Jedes einzelne Modul passt in die neue Generation steckbarer SFP+
Module für 8,5 Gbit/s beziehungsweise 10 Gbit/s, das mit
Maßen von 13,3 mm x 13,4 mm x 56,5 mm besonders kleine
Abmessungen aufweist. Im Vergleich zu den steckbaren XFP-Modulen mit
kleinem „Formfaktor“ für 10 Gbit/s weisen die SFP+
konformen Transceiver eine um 60 Prozent geringere Breite sowie eine um
70 Prozent kleinere Länge auf.
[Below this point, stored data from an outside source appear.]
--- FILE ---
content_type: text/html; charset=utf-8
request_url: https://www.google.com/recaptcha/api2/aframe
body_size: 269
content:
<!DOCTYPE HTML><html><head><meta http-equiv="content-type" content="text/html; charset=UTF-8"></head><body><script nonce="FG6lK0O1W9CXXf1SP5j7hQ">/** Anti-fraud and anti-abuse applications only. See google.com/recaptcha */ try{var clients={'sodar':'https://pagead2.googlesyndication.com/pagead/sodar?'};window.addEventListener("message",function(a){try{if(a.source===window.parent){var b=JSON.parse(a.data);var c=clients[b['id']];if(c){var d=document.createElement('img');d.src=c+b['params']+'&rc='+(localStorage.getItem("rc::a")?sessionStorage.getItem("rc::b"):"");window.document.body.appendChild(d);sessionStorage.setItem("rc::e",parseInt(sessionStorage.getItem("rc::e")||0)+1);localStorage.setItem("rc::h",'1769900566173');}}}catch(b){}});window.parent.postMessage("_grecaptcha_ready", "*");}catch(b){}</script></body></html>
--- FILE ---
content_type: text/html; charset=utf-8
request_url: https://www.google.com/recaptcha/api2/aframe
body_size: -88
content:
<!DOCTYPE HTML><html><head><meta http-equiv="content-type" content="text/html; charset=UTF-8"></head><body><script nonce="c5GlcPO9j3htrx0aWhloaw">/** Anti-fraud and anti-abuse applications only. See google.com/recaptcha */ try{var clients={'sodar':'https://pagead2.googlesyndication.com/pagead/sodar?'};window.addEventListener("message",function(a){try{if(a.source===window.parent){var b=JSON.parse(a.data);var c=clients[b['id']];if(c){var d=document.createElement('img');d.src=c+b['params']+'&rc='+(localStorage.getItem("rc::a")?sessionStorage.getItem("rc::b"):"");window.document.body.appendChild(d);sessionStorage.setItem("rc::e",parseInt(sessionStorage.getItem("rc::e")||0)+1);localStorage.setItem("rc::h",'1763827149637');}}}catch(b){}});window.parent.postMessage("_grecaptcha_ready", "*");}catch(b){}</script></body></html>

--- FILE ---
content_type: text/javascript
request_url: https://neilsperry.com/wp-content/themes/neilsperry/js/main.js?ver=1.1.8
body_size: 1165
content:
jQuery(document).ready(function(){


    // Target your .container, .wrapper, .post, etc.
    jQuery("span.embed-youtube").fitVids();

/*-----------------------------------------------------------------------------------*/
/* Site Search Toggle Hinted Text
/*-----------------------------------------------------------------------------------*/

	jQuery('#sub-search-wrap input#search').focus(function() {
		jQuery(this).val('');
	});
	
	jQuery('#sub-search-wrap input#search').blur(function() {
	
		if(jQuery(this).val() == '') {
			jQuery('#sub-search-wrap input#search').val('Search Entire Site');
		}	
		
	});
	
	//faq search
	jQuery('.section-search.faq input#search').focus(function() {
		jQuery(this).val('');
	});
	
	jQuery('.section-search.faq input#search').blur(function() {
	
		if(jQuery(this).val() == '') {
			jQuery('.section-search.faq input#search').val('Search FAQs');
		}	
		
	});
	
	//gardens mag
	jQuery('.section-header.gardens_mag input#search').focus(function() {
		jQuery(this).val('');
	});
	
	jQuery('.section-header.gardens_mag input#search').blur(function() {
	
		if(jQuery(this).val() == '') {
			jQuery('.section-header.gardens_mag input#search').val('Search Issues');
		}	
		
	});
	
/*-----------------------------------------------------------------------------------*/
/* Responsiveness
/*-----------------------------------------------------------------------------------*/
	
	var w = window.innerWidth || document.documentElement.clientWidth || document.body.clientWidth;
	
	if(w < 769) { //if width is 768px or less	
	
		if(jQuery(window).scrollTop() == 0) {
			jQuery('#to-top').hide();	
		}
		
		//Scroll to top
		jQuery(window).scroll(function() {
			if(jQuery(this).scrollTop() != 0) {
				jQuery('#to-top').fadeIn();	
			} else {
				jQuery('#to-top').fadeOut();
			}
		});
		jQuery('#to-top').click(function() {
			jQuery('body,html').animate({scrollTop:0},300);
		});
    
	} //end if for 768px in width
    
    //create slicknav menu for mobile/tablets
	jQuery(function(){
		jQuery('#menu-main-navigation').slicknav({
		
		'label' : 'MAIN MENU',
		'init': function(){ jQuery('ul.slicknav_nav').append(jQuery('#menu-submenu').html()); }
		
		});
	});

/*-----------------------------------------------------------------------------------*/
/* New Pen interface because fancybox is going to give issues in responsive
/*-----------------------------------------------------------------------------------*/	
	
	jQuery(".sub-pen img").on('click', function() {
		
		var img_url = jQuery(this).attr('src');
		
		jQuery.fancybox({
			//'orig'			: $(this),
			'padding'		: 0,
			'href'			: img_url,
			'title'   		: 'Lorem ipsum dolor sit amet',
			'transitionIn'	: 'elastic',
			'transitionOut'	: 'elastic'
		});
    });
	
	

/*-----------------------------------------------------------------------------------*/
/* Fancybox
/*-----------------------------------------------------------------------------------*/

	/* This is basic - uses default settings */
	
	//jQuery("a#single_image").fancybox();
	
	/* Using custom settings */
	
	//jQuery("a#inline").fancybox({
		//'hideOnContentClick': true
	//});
Die neuen Bauelemente nutzen zur
elektrischen Verbindung zwischen den Modulen und den Transceivern einen
flexiblen Anschluss (FPC, Flexible Printed Circuit). Da dieses FPC 80
Prozent kleiner ist als vergleichbare Lösungen, kann das neue
Modul in SFP+ konformen Transceivern montiert werden, während
gleichzeitig das LC-Aufnahmegehäuse des
10-Gbit/s-Miniaturbausteins (XMD-MSA) beibehalten wird.
Durch die Nutzung von DFB-Laserdioden (DFB-LDs, Distributed Feedback
Laser Diodes), welche zur Übertragung über mittlere und lange
Entfernungen zum Einsatz kommen, sowie von FP-Laserdioden (FP-LDs,
Fabry-Perot Laser Diodes), welche zur Kommunikation über kurze
Distanzen geeignet sind, kommt das neue Produkt mit
Betriebsströmen von lediglich 70 mA aus. Damit ist die
Stromaufnahme 20 Prozent geringer als bei den bisher erhältlichen
Modulen. Dadurch sinkt die Leistungsaufnahme, während gleichzeitig
die Betriebstemperatur um 10 °C auf 90 °C ansteigt.
Mit diesen Eigenschaften ermöglicht die neue TOSA-Serie (FU-456RDF
und FU-466RLD für 10 Gbit/s sowie FU-442RDF und FU-443RLD für
8,5 Gbit/s) von Mitsubishi Electric die Entwicklung kleiner
Transceiver-Systeme. Diese arbeiten mit niedriger Leistungsaufnahme
über einen breiteren Temperaturbereich hinweg, welches wichtige
Eigenschaften sind, um eine hohe Dichte von Glasfaser basierten
Applikationen, wie das Stadtbereichsnetz und das regionale Netz
(sogenannte MANs, Metro Area Networks) oder das Speichernetzwerk
(sogenannte SANs, Storage Area Networks), zu erreichen.